Le gouvernement s’apprête à livrer des arbitrages en forme de compromis et d’équilibrisme financier. Doit-il aller plus loin et rouvrir le dossier de l’aménagement de l’Ile-de-France? Après tout, il a tiré la conséquence d’années de tergiversations à Notre-Dame-des-Landes, il peut arrêter aussi la machine infernale du Grand Paris Express à 0,5% du PIB, avant qu’elle n’emporte les finances publiques et condamne la modernisation des infrastructures existantes…
Pourquoi le Grand Paris Express a dérapé…
… et pourquoi cela pourrait être bien pire demain. Un spécialiste des marchés décrypte la situation pour Mobilettre
Les travaux souterrains en Ile-de-France sont en surchauffe avérée et grave
«Les prix des offres du BTP en Ile-de-France pour les grands travaux souterrains, en 2017, sont environ 20% à 30% plus chères qu’en 2013/2014», nous explique un spécialiste des marchés de travaux. Pour lui, il ne s’agit pas d’un cartel entre entreprises de BTP mais de la conséquence d’une tension extrême du marché des compétences dans le domaine des travaux souterrains. «Sur les chantiers de paroi moulée on voit des grutiers novices à bord de leurs machines allemandes rutilantes, Bauer ou Liebherr, recourir au manuel d’instruction pour les conduire, raconte-t-il. Les erreurs de chantiers se multiplient, les pertes de rendement apparaissent, et donc les coûts et les délais dérapent dans les comptes et les plannings des entreprises». Conséquence, ces dernières incluent des provisions pour risques substantiels, aux prix normaux s’ajoutent des provisions (logiques) pour pénalités de retard, pour pertes de rendement et pour incidents de chantiers.
Il suffit de circuler à proximité des chantiers, l’Europe entière travaille aujourd’hui sur les chantiers du GPE. La main d’œuvre compétente vient de Belgique, d’Italie, de Suisse. De leur côté la plupart des grands groupes européens (les Italiens Salini et Impresa-Pizzarotti, le Suisse Implenia, le Belge Besix, des Hollandais) s’intéressent aux appels d’offres.

*****

■ Énoncé 1: Dans l'extrait sur le Grand Paris Express, résumez plus brièvement le paragraphe qui commence par « Les prix des offres du BTP ». Gardez ses faits principaux.
■ Énoncé 2: Poursuivez l'extrait sur le Grand Paris Express après sa dernière phrase.

■ Données enregistrées:

*****

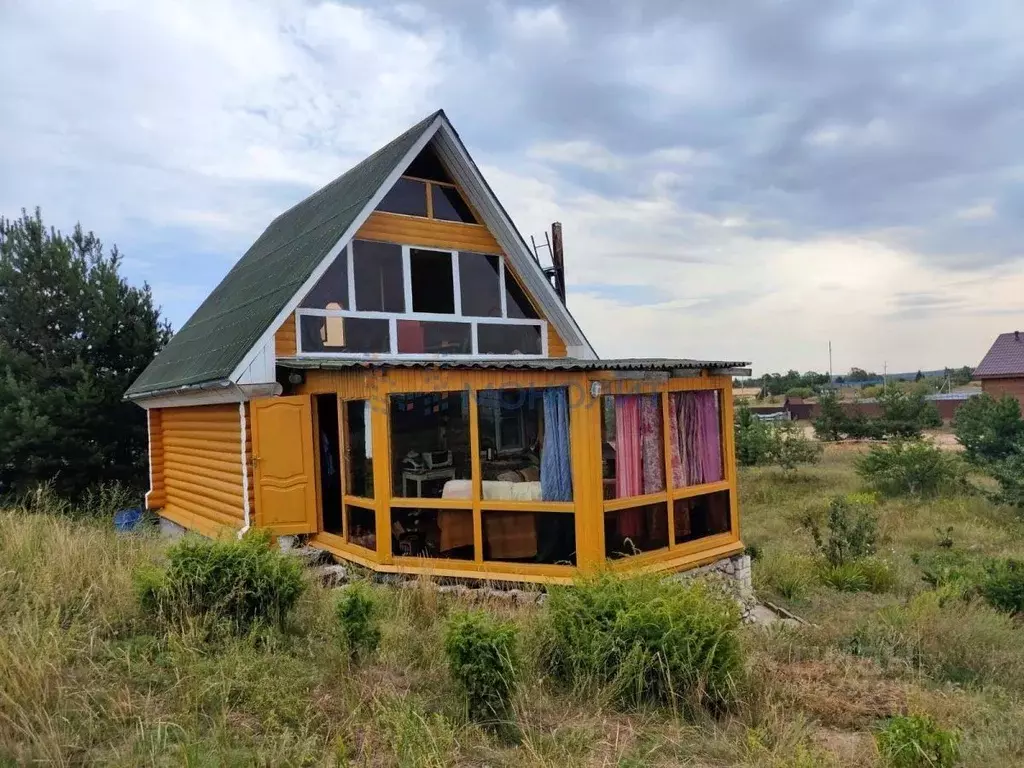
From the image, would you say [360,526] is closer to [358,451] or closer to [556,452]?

*****

■ Résultat attendu 1: D'après un spécialiste des marchés de travaux, les offres du BTP pour les grands travaux souterrains en Ile-de-France coûtaient en 2017 environ 20 % à 30 % de plus qu'en 2013/2014. Selon lui, ce n'est pas un cartel d'entreprises mais l'effet d'une tension extrême sur le marché des compétences. Des grutiers novices doivent consulter le manuel pour conduire leurs machines, et les erreurs de chantier comme les pertes de rendement se multiplient. Les coûts et les délais dérapent donc. Les entreprises ajoutent ainsi aux prix normaux des provisions pour pénalités de retard, pertes de rendement et incidents de chantier.

■ Résultat attendu 2:
«Les prix ne seront soutenables que lorsque le rythme des travaux redeviendra industriellement raisonnable au regard des compétences disponibles en matière de travaux souterrains (tunnels et gares)», poursuit notre expert. A savoir probablement 25 à 30 ans.
Les élus considèrent avec entêtement que l’intendance suivra, qu’une fois l’argent débloqué tout doit rouler normalement. C’est faux: même avec beaucoup d’argent, les délais annoncés ne seront pas tenus. Conclusion: il faut soit revoir le calendrier, soit revoir la consistance même d’un projet démesuré
La conception des lignes et des gares est pharaonique
Le projet du Grand Paris Express a été dimensionné pour refléter la grandeur du donneur d’ordre, à savoir le président de la République. Depuis le début du projet, les tracés choisis ont fait fi de la plupart des contextes topologiques, urbains et géologiques, ce qui conduit à des gares à des profondeurs absurdes, donc très chères. «Rien n’a été trop beau, explique notre spécialiste, les gares et trains ont été largement dimensionnés en largeur, en longueur et en hauteur». Et parce qu’il fallait plaire aux élus, on leur a promis des bâtiments qui soient des lieux d’expression de l’identité territoriale et de l’architecture contemporaine. Du coup, pas de standardisation ni d’industrialisation des constructions….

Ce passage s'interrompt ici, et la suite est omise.